Prosegue per tutto il mese di Luglio l’attività degli chef di Gustamundo, progetto di cucina multietnica nato per far tornare in cucina cuochi e professionisti del mondo della ristorazione e della gastronomia che hanno dovuto abbandonare il loro Paese perdendo la propria attività.

Con Gustamundo, gli chef migranti portano la loro esperienza per far conoscere i sapori e la cultura della loro terra e per recuperare un pezzetto della loro quotidianità. Chef di diverse nazionalità si alternano per dare vita al porto gastronomico di Gustamundo, in un'occasione unica di aggregazione e conoscenza.

Martedì 4 Luglio l’appuntamento è con i sapori dell’Uzbekistan e il fascino della Via della Seta. La cena di martedì 4 Luglio è realizzata grazie al lavoro di Saiyora Ismailova, originaria della Valle di Ferghana ma cresciuta in un villaggio di deportati coreani di epoca staliniana, vicino Tashkent. Di famiglia mista, uzbeka e russo-macedone, da sempre sensibile ai temi dell’intercultura e appassionata di cucina, Saiyora – dell’associazione Cucimondo - realizzerà dei piatti tipici dell’Asia centrale per sostenere le attività e i progetti finanziati attraverso Gustamundo.

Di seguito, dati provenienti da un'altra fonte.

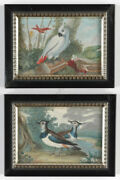 Angelo Maria Crivellid. 1730-follower Two Fine Miniatures With Birds 18th C.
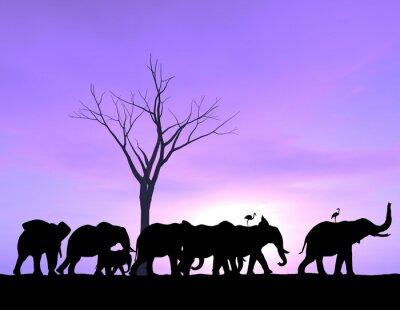 Bild Ein Elefant führt der Weg, wie die anderen folgen mit einem purpurroten Sonnenuntergang oder Sonnenaufgang.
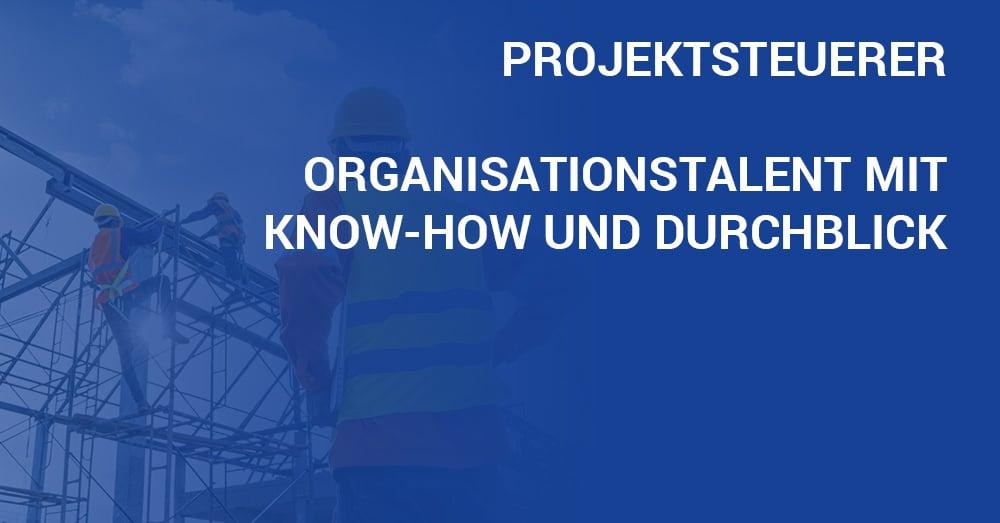 Jobportrait Projektsteuerer Aufgaben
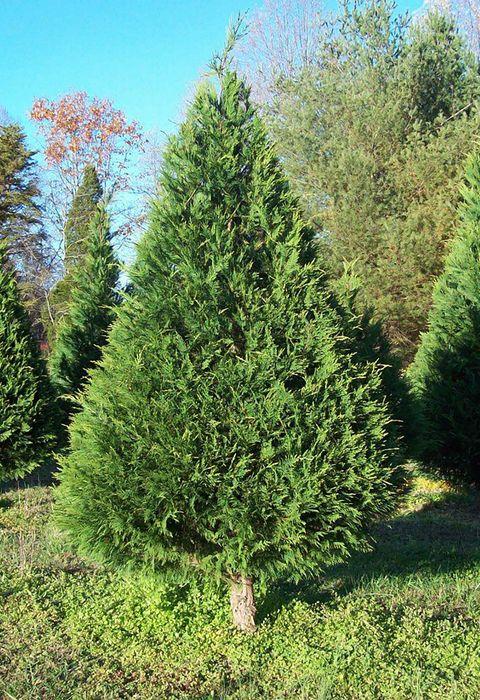 bluebird christmas tree farm tennessee - Bluebird Christmas Tree Farm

Agli ospiti verranno serviti Plov, un piatto unico a base di riso con carne e verdure, accompagnato da un’insalata di pomodori e cipolle e, per finire, Ciak Ciak, un dolce tartaro realizzato con pasta fritta, miele e frutta secca. La bevanda che tipicamente accompagna questi piatti è il tè, verde o nero. 

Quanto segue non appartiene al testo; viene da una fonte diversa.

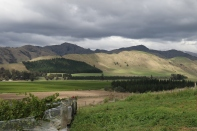 View from the Churton vineyard in Marlborough.
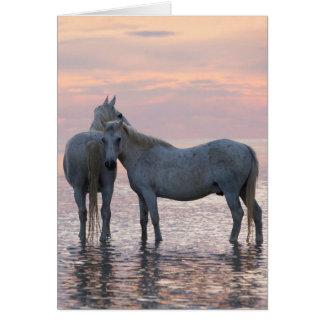 Cartão do cavalo - dois amigos dos cavalos brancos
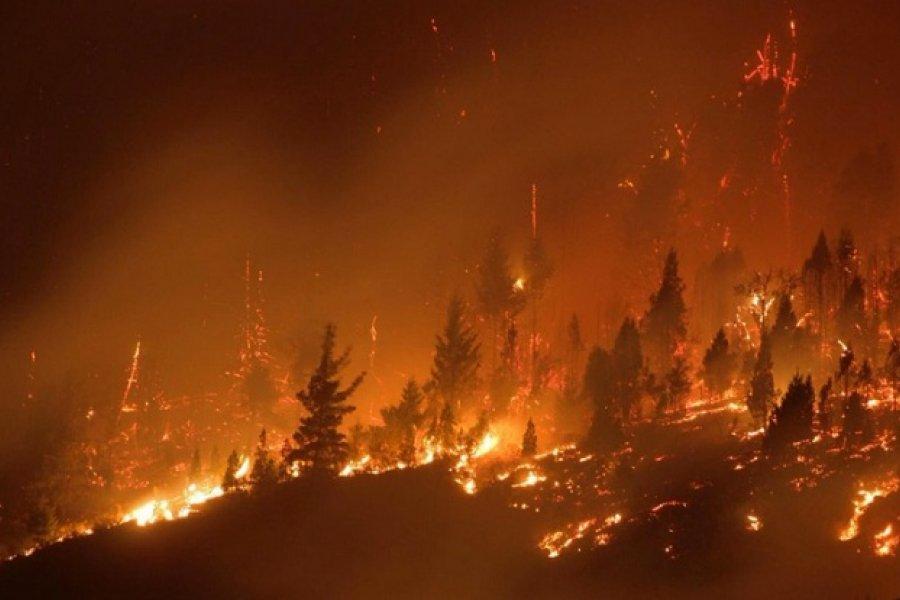 Incendio en El Hoyo: La lluvia trae alivio, pero lo que pasó ayer fue dantesco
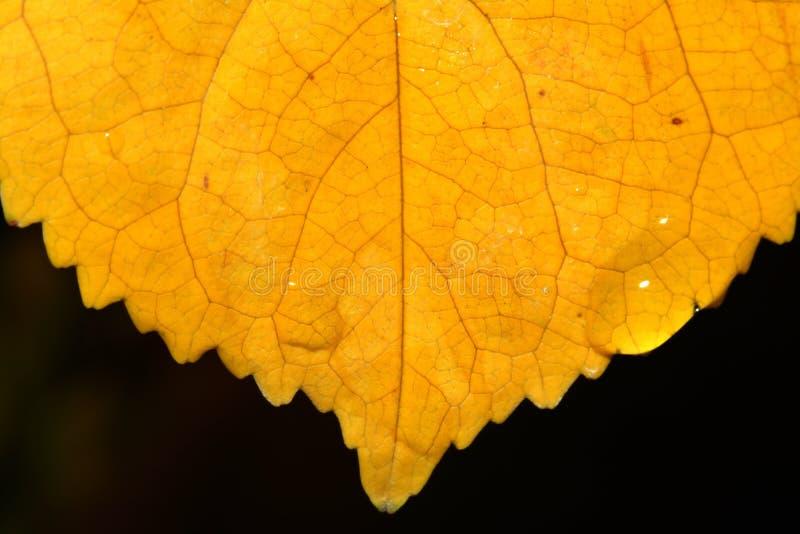 Extreme macro of autumn leaf stock image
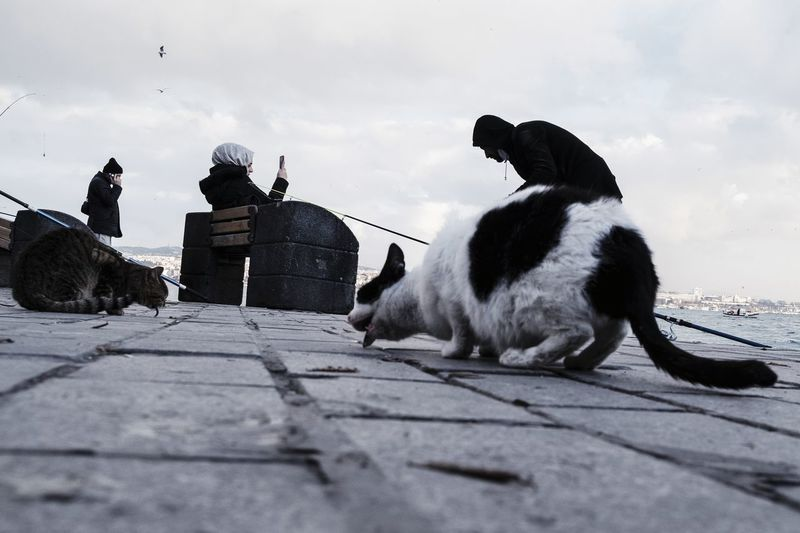View of two cats on the ground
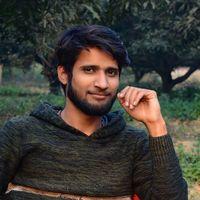 Vibhu Singh's Photo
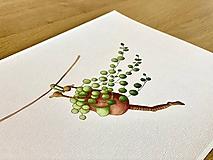 Grafika - Starček bez dozoru - Print | Botanická ilustrácia - 11766820_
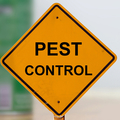 Regal Pest Control Melbourne (@regalpestmel) Avatar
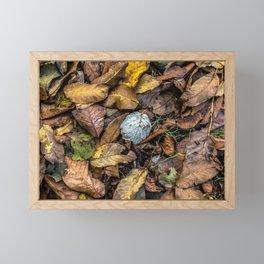 Summer is gone, Autumn is finally here Framed Mini Art Print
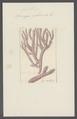 Spongia rubicunda - - Print - Iconographia Zoologica - Special Collections University of Amsterdam - UBAINV0274 112 02 0066.tif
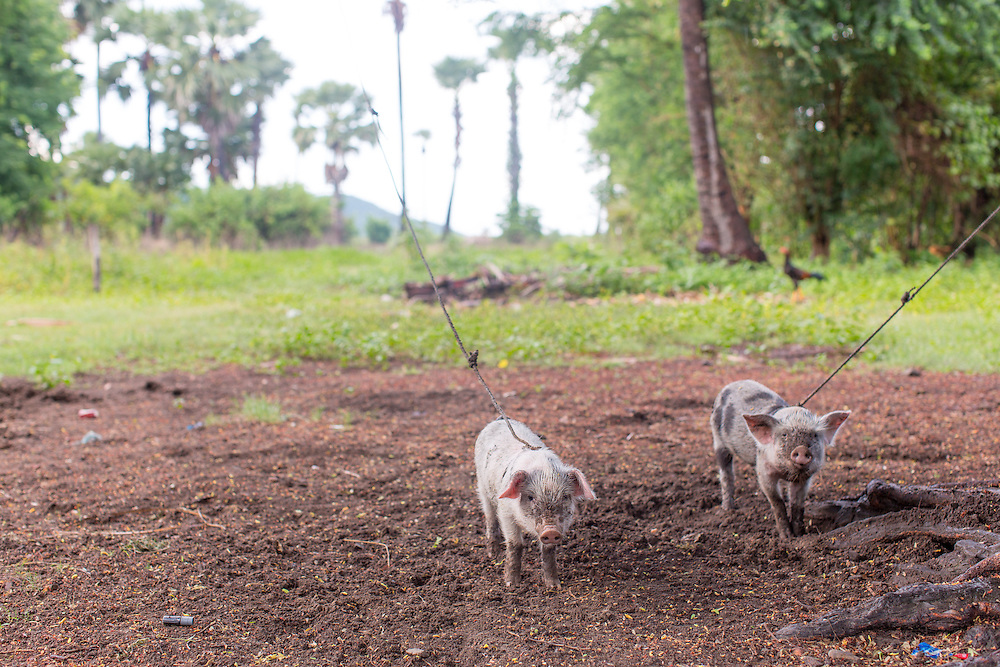 pigs belonging to Duong Sokhon (20)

Durante la serata verrà proiettato un documentario sulle affascinanti bellezze dell’Uzbekistan e della Via della Seta, la rotta che attraverso gli scambi di merci, idee e religioni tra oriente e occidente, ha gettato le basi per lo sviluppo della modernità. Ai cuochi impegnati in cucina è corrisposta l’intera giornata di lavoro.

La storia di Gustamundo

Gustamundo è realizzato in collaborazione con diverse onlus, tra cui: Comunità di Sant'Egidio, Be Free, Laboratorio 53, Comunità di Santa Lucia–Missione Latinoamericana di Roma, Associazione Italia-Cuba, Sprar (Sistema di protezione per Richiedenti Asilo e Rifugiati) della Bassa Sabina, Baobab Experience.

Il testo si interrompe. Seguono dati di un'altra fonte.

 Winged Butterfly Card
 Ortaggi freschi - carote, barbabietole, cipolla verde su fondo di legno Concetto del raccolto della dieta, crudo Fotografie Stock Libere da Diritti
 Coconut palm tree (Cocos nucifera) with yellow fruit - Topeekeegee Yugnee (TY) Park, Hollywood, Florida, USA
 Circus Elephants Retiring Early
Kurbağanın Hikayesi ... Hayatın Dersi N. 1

Grazie ai proventi delle serate sono stati avviati alcuni progetti: Finanziamento di 20 borse di studio per un corso di cucina italiana destinate a migranti della Comunità di Santa Lucia – Missione Latinoamericana di Roma. Fornitura settimanale di 270 bottiglie di acqua grande ai 100 migranti che dimorano presso il presidio Baobab Experience di Roma. Sostegno economico a Mariem Al Ghezawi, rifugiata politica perseguita in Libia per la sua attività in difesa dei diritti civili delle donne. Sostegno economico a Ilyas, profugo del Kashmir che a causa di un bombardamento ha perso la moglie e il ristorante di famiglia. I suoi 5 figli sono ancora in Kashmir.